Background
The authors write that the warming that is being predicted for the future "is predicted to cause daily minimum air temperature to rise more rapidly than maximum air temperature, especially for mid to northern latitudes (IPCC, 2007; Lobell et al., 2007; Zhou et al., 2007)." And, in fact, over the course of the past century or so, daily minimum temperatures have indeed risen more rapidly than daily maximum temperatures, as conclusively demonstrated by Donat et al. (2013).

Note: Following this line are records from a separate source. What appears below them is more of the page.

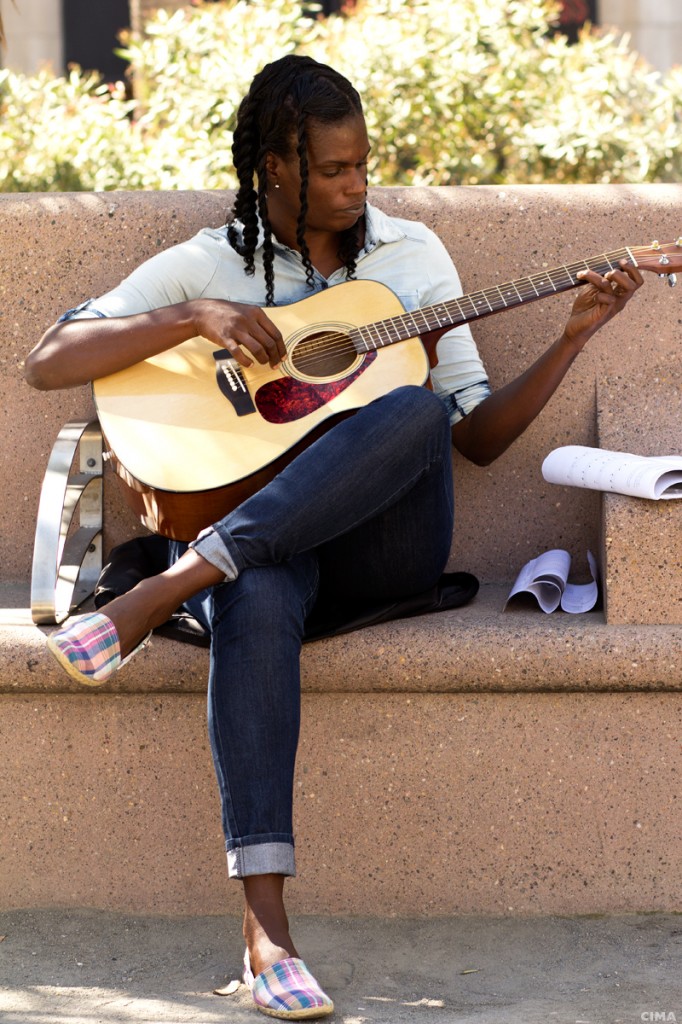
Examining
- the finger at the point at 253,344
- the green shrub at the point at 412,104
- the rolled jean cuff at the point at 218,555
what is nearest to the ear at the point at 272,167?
the finger at the point at 253,344

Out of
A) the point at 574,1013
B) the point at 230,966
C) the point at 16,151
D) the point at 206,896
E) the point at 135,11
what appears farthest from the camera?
the point at 135,11

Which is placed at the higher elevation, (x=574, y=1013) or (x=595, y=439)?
(x=595, y=439)

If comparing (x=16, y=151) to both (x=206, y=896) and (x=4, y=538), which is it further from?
(x=206, y=896)

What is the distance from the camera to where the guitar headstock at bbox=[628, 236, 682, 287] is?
2496mm

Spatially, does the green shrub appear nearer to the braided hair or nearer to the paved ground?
the braided hair

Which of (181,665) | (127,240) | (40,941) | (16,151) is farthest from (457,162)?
(40,941)

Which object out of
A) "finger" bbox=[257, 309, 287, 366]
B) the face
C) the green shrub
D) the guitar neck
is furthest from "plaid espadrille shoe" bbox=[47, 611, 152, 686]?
the green shrub

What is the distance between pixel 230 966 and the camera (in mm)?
2268

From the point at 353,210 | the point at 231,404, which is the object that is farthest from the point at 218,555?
the point at 353,210

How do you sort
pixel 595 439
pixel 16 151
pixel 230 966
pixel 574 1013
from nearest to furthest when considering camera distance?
1. pixel 574 1013
2. pixel 230 966
3. pixel 595 439
4. pixel 16 151

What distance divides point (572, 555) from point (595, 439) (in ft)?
0.86

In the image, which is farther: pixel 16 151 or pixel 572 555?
pixel 16 151

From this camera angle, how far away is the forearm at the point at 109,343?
2486 mm

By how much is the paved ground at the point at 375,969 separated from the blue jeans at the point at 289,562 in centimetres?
29
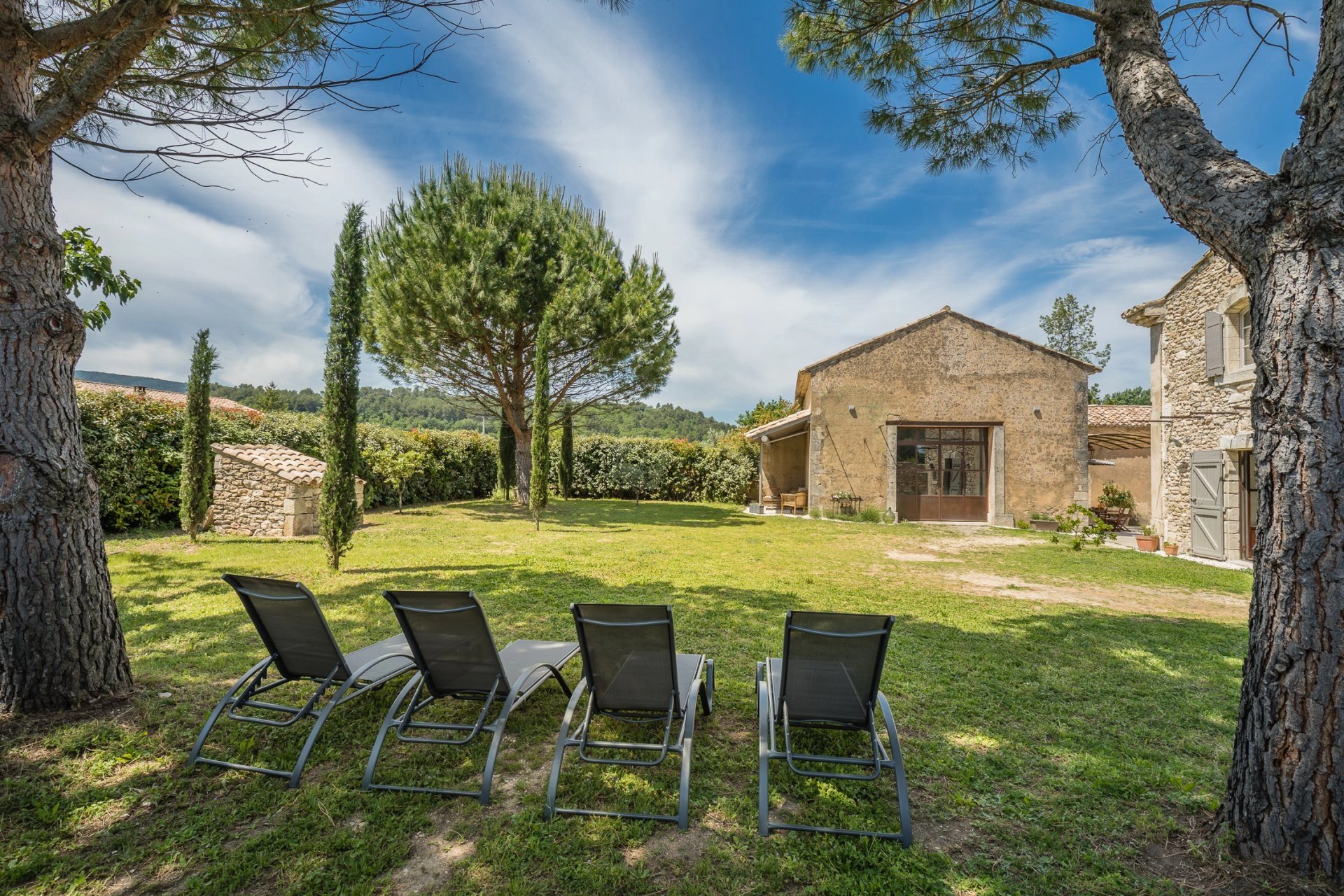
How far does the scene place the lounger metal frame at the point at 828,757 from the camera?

So the question of the day is (if the earth ever begins to warm again): How will more rapidly rising nighttime (as opposed to daytime) temperatures impact plant growth and development?

What was done
In a study that broached this question, Li et al. wrote that "to understand how biomass production of the dominant grassland species Leymus chinensis responds to summer nocturnal warming in the eastern temperate Eurasian steppes, we simulated summer nocturnal warming (+4°C) using a phytotron system for 100 days operated based on the variation of diurnal temperatures over the past 12 years in the Songnen Grasslands."

What was learned
The six Chinese scientists report that "summer nocturnal warming significantly increased above-ground biomass production of parent and daughter shoots as well as increased below-ground root and rhizome biomass production," noting that "rhizome biomass increased faster than root biomass leading to an increase in the rhizome biomass to root biomass ratio." And they say that "nocturnal warming slightly increased the number of daughter shoots per plant, and significantly increased the number of buds in the below-ground bud bank and the number and length of rhizomes per plant."

What it means
In the concluding words of Li et al. in their paper's abstract, "these findings show that nocturnal warming in this ecosystem improves individual biomass accumulation due to photosynthetic compensation, and may enhance the population density and productivity of L. chinensis by increasing bud number in the below-ground bud bank during the early stage of ecological succession for grasslands dominated by L. chinensis."

References
Donat, M.G., Alexander, L.V., Yang, H., Durre, I., Vose, R., Dunn, R.J.H., Willett, K.M., Aguilar, E., Brunet, M., Caesar, J., Hewitson, B., Jack, C., Klein Tank, A.M.G., Kruger, A.C., Marengo, J., Peterson, T.C., Renom, M., Rojas, C.O., Rusticucci, M., Salinger, J., Elrayah, A.S., Sekele, S.S., Srivastava, A.K., Trewin, B., Villarroel, C., Vincent, L.A., Zhai, P., Zhang, X. and Kitching, S. 2013. Updated analyses of temperature and precipitation extreme indices since the beginning of the twentieth century: The HadEX2 dataset. Journal of Geophysical Research (Atmospheres) 118: 2098-2118.

IPCC. 2007. Fourth Assessment Report: Synthesis.

Lobell, D.B. 2007. Changes in diurnal temperature range and national cereal yields. Agricultural and Forest Meteorology 145: 229-238.

Zhou, L., Dickinson, R.E., Tian, Y., Vose, R.S. and Dai, Y. 2007. Impact of vegetation removal and soil aridation on diurnal temperature range in a semiarid region: application to the Sahel. Proceedings of the National Academy of Sciences USA 104: 17,937-17,942.